Below is the new "Version 2" kit. I put in the new version kit after I already had my car up and running and can say that it is a big improvement. It returns a lot of ground clearance, rids of bumpsteer and increases rigidity.

racing concepts subframe 1

racing concepts subframe 2

racing concepts subframe 3

The new k-member interfered with the exhaust so we had to hack it up a little to get it to fit. I had been planning on getting the exhaust redone after the new kit was in so it was not a big deal.

Version 2 of the kit has extra tubes that go along the frame rails and have three large bolts that sandwich both tubes and the frame rail. There are then four more bolts along with flat plates (neither installed or pictured above) that go vertically through the floor board.


The rest is the OLD KIT:

Here you can see the ground clearance is about 3 inches right now. Thats with the car lowered. I will get the wheel center to fender measurements and post them for comparision.

Air Intake:

Here are the first set of parts I got from The pictured items include a 4in to 3.5in 90 degree elbow, a 4in clamp, five 3.5in clamps, a 3.5in elbow, a 3.5 "stubby" and two 12in pieces of straight 3.5in aluminum tubing. I ended up ordering another 90 degree elbow and not using one of the AL tubes and not using one of the tubes or the stubby. I cut one 4in and one 6 inch piece of tubing to make the intake. I will add pictures of the completed intake system once its finished. The following pictures are of my second test fit. I bought a K&N E-0773 filter to go in the driver bumper area as seen.

Here is the first cut. This is a 12inch tube and the cut makes a 8 and an 4 inch peice. I then cut the 8 inch peice down to 6 inches. The 6 inch peice is used to go down along the radiator and the 4 inch peice is for attaching the air filter.

I used a hack saw to break through the tube and then a jigsaw to make quick work of the cut.

This is what the intake setup looks like. I am able to take it out in one peice (minus the filter).

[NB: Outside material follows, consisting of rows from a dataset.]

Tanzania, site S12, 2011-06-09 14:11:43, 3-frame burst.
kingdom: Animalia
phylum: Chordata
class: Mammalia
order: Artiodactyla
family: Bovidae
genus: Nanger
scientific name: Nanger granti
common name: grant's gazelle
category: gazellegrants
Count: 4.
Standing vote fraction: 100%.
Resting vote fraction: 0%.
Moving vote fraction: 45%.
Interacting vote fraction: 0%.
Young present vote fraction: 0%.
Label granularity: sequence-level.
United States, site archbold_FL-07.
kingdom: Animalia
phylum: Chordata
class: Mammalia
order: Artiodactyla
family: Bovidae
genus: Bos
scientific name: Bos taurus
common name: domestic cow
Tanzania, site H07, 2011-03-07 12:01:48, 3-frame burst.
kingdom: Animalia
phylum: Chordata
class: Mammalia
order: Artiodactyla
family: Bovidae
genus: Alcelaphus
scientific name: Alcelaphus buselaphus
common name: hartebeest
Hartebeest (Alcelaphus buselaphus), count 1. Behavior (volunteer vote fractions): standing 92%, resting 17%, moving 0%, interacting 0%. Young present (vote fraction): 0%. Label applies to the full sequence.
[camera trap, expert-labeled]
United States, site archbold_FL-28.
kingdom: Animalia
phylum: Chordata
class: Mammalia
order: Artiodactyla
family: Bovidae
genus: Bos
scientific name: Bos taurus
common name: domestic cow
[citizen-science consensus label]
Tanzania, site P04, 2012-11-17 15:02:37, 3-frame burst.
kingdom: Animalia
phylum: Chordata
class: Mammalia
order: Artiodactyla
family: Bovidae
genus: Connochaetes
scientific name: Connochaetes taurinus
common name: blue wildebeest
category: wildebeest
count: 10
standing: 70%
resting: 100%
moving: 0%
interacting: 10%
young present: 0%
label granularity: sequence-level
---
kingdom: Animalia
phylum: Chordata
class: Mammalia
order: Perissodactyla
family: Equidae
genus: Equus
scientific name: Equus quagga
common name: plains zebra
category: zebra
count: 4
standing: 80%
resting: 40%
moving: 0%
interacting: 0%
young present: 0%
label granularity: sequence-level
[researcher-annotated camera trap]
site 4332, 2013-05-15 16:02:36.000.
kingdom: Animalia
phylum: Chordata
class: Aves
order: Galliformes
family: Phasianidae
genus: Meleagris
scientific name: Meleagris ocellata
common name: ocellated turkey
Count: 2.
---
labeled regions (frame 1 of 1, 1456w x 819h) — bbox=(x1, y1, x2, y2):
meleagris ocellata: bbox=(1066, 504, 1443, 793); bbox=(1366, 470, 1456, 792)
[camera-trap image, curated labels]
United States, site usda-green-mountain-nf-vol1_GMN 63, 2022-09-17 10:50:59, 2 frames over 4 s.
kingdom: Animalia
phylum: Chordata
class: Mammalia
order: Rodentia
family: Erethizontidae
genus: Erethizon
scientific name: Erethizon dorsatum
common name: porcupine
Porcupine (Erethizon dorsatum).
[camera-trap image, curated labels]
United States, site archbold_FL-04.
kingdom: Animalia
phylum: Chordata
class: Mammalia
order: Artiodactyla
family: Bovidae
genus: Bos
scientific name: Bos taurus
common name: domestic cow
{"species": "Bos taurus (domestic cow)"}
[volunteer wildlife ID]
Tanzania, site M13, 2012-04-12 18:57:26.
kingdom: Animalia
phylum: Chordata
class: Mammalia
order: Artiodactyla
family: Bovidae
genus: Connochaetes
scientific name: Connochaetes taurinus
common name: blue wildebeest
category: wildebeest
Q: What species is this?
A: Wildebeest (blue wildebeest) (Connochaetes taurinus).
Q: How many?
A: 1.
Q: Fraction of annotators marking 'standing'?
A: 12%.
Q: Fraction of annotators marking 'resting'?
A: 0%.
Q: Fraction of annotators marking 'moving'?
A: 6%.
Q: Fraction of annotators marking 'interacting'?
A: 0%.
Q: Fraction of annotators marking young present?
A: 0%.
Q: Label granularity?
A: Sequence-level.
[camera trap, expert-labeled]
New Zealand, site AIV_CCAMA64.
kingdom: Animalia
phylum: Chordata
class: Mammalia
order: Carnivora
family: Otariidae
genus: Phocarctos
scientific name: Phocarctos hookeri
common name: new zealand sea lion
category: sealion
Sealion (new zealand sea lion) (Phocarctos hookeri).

For the Intake Air Temp (IAT) sensor, I got a generic grommet at my local auto parts store and it requires a 3/4 hole so I drilled one in the 6 inch pipe. I placed it here as the stock sensor wiring still reaches but it may be better to locate it all the way next to the filter for a colder reading. Some say the sensor gets heat soaked.

It has to have that downward angle for the hood to clear without modification. One of the "V" hood support interferes with it otherwise.

The wire is temporary. I will make a aluminum bracket for permanent support. I will also make some plastic splash/debris gaurds to protect the filter from water and rocks.

Since the filter collected pebbles and debris from the tire slinging them, I decided to fab up a simple shield to protect the filter. I stopped by Home Depot in search of supplies. I bought more than needed to be safe. I ended up not using any of the rubber stair step coverings or any of the smaller pieces of aluminum. I only used one peice of 12x18 zinc coated steel (wanted Al but didn't have it) and about 6 inches of 1x1/4 inch Al bar stock. I may make an air diverter in front of the filter to prevent direct flow in the future.

Here you can see the lower brace for the air filter and the one for the shield.